— BEGIN Data excerpts —
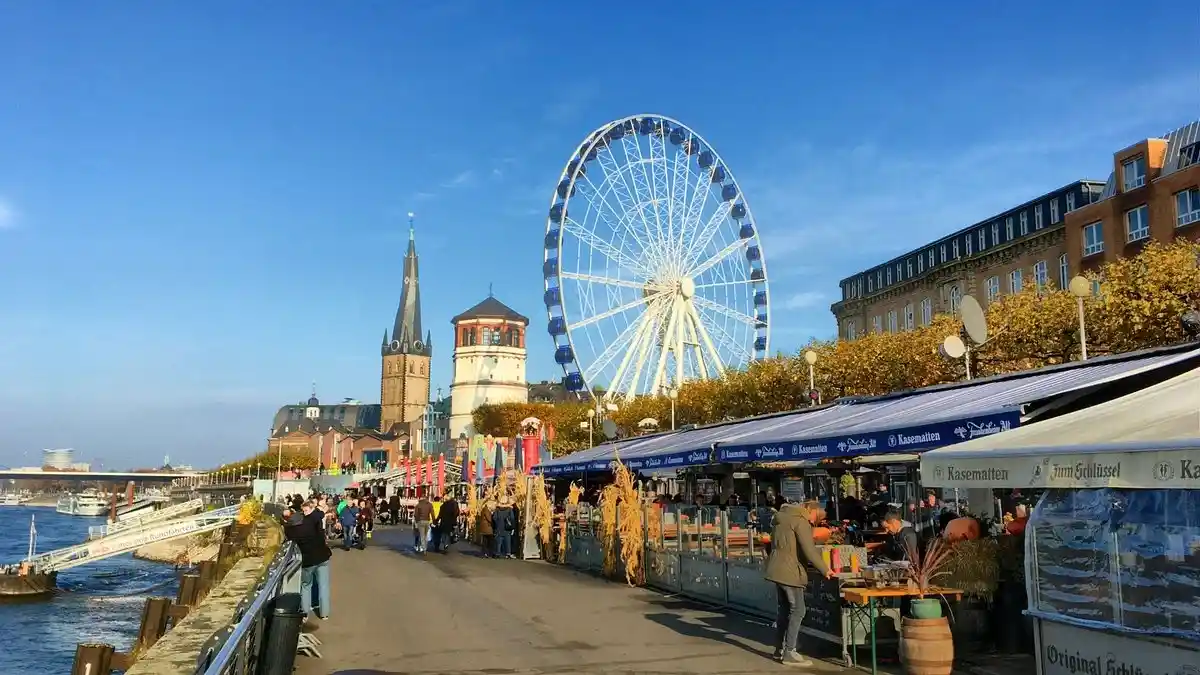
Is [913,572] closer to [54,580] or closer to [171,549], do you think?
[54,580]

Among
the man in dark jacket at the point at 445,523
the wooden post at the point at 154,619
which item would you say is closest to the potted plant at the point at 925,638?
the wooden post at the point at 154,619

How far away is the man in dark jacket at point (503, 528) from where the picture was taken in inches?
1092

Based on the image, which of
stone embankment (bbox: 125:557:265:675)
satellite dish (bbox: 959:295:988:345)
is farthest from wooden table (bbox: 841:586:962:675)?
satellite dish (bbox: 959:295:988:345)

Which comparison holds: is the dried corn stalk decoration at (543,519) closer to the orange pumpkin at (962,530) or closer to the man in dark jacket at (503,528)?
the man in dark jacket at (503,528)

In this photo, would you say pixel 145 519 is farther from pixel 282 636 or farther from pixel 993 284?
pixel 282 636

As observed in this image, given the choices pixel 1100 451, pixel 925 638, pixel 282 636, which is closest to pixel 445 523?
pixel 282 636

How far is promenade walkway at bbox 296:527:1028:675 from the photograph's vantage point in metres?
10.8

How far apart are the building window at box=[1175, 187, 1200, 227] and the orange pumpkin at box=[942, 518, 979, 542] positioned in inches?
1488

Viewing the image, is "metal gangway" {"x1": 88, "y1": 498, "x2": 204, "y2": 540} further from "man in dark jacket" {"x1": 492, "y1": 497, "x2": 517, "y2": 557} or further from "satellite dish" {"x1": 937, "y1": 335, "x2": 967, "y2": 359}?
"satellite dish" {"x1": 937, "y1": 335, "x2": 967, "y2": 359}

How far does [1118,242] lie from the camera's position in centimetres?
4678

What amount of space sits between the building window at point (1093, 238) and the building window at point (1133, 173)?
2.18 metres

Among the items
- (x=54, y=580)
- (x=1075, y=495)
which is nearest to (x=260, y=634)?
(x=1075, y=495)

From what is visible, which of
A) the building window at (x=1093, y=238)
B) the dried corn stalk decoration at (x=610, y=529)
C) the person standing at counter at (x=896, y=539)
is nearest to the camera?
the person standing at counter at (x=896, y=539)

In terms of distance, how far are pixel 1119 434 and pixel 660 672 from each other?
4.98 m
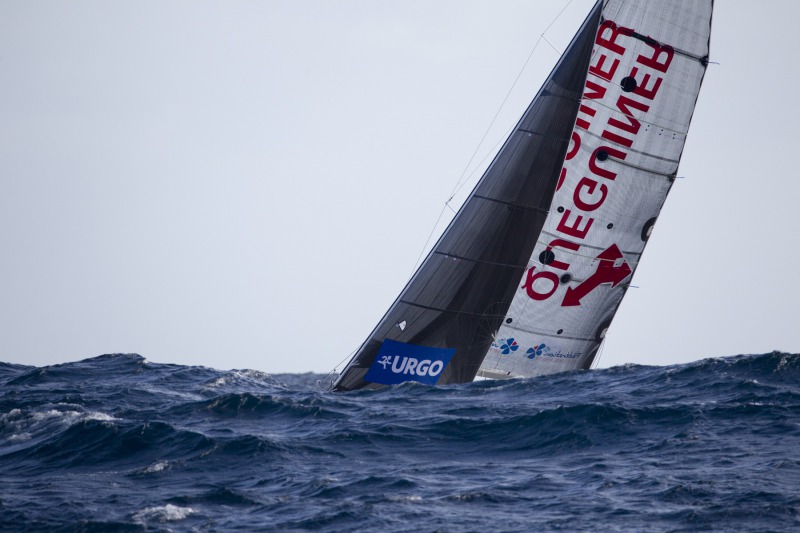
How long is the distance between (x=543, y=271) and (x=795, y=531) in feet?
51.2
— END Data excerpts —
▶ **Problem description**:
Rewrite everything from the line containing "How long is" down to the end of the data, putting "separation" in place of "distance" and leaving all else unchanged.

▶ **Written solution**:
How long is the separation between (x=543, y=271) and (x=795, y=531) in feet?
51.2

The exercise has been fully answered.